The mechanics aren’t just the guts of the car or the guts of you; they are the bones, joints, tendons, and muscle. It all needs to work together to be that well-oiled machine it can be.
What To Do When The Mechanics Fail
It’s no fun to suffer an injury or to age and have our body mechanics begin to fail, but when you start to experience any pain, especially chronic pain, it’s time to take action.
The purpose of our mechanics is to climb trees, run, throw and carry. We make adaptations to the way our body is used which results in bad alignment and faulty mechanics. For instance, we bend over our phones, computers, and tablets all day. What can we do to correct this so mechanically we are in the best shape possible?

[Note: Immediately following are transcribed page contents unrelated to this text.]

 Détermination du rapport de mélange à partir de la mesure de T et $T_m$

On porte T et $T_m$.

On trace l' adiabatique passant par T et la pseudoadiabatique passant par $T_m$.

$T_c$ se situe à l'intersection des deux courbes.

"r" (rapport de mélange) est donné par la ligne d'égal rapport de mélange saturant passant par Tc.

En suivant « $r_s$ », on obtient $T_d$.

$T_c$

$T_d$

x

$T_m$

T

At the core of any athletes or any person’s wellness for their body should be through postural and movement analysis. Our bodies are complicated and treating the mechanics can be done through prevention and ongoing maintenance. Let’s learn about each.
Mechanics of the Spine/Lower Back
If your fingers or toes tingle, it could be a problem with your spine or lower back. Many times, this is overlooked as a cause, and doctor’s think it might have to do with nerve compression. This makes sense, but when you are an athlete, your lower back, and your spine can take a beating. The body is interconnected, and it can rarely be treated or addressed in isolation.

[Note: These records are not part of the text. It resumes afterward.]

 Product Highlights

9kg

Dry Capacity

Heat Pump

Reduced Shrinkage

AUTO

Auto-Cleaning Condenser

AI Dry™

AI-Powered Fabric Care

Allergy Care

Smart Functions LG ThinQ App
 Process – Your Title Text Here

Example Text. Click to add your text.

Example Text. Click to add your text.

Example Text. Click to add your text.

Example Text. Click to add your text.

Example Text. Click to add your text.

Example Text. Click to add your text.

Spine anatomy is as follows: cervical, thoracic and lumbar spine with seven, twelve and five vertebrae respectively, plus the sacrum and tailbone. Now, this is how your body connects to the spine.
The Shoulder blades or scapulae articulate with the ribs which articulate with the spine. Because the thoracic spine often lacks mobility in extension, it can affect the motion of the shoulder and cause pain in a swimmer, gymnast, pitcher or tennis player.

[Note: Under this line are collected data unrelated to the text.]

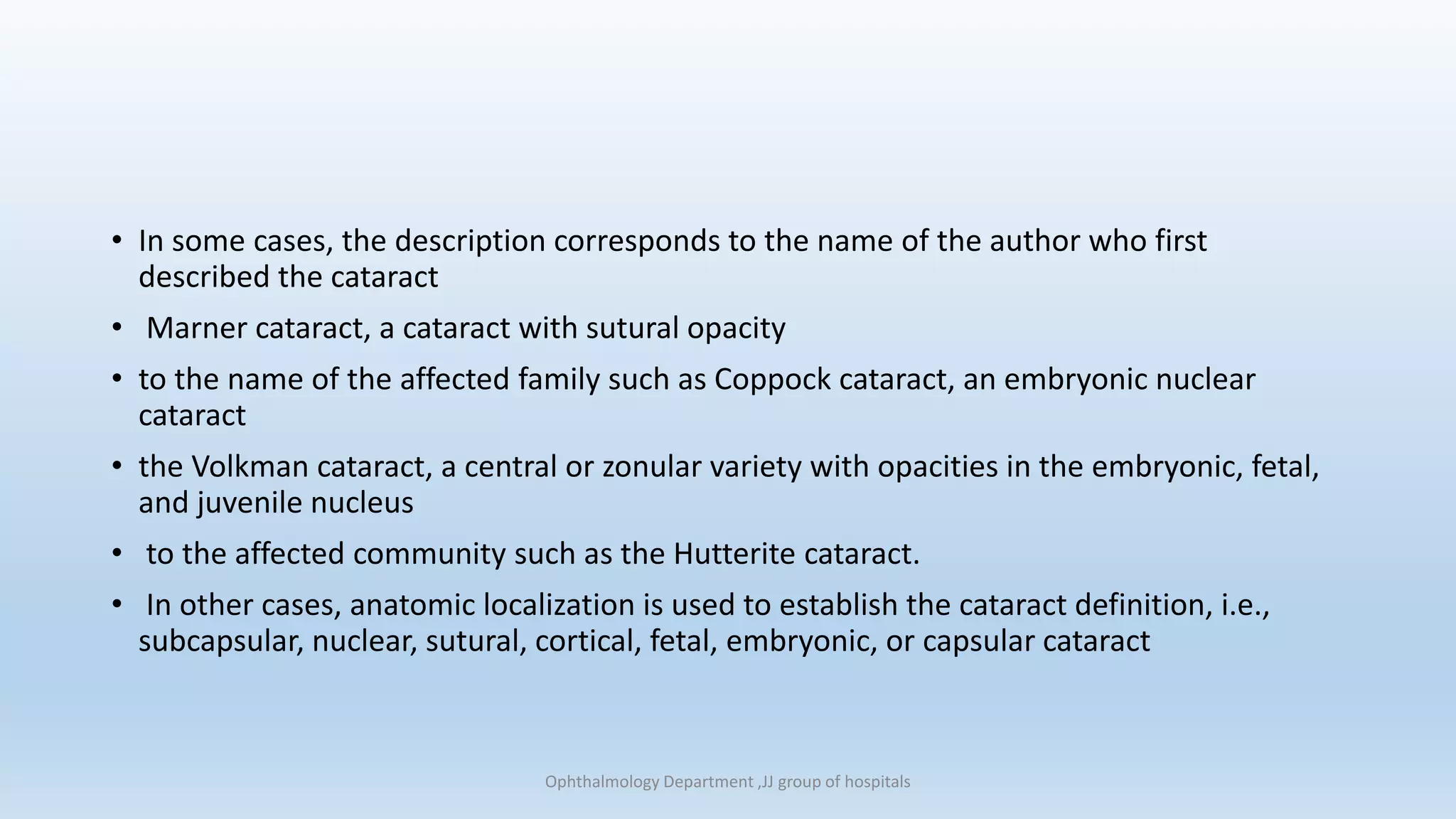 • In some cases, the description corresponds to the name of the author who first described the cataract

• Marner cataract, a cataract with sutural opacity

• to the name of the affected family such as Coppock cataract, an embryonic nuclear cataract

• the Volkman cataract, a central or zonular variety with opacities in the embryonic, fetal, and juvenile nucleus

• to the affected community such as the Hutterite cataract.

• In other cases, anatomic localization is used to establish the cataract definition, i.e., subcapsular, nuclear, sutural, cortical, fetal, embryonic, or capsular cataract

Ophthalmology Department ,JJ group of hospitals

The maintenance for this would be functional strength training, chiropractic adjustments, heat to keep the muscle loose, and a proper stretching routine periodically during the day.
Similar problems can form in the hips from the spine. For instance, tennis players who twist often can put strain and stress on their hip joints, causing them to wear down over the years. Runners can also experience hip problems as can any athlete who is in motion and changes direction quickly.
The maintenance is core strengthening exercises to increase stability, chiropractic adjustments, fascia rollers, and stretching. Yoga is great if you have hip problems because it gently stretches the muscles and tendons without putting stress on them.
A stiff spine is like a broken suspension. Ground reaction forces do not get absorbed up the chain which can cause problems at the feet and knees for runners and other athletes that pound the ground.
Maintain Body Mechanics
The bottom line is that keeping the mechanics of your body, whether you walk for fun, run for sport, hike because you love mountains or are a professional athlete takes work. Think about core strengthening exercises, stretching to keep your spine loose, and regular visits to be adjusted.
If you take care of your body, just like your car, it will take care of you.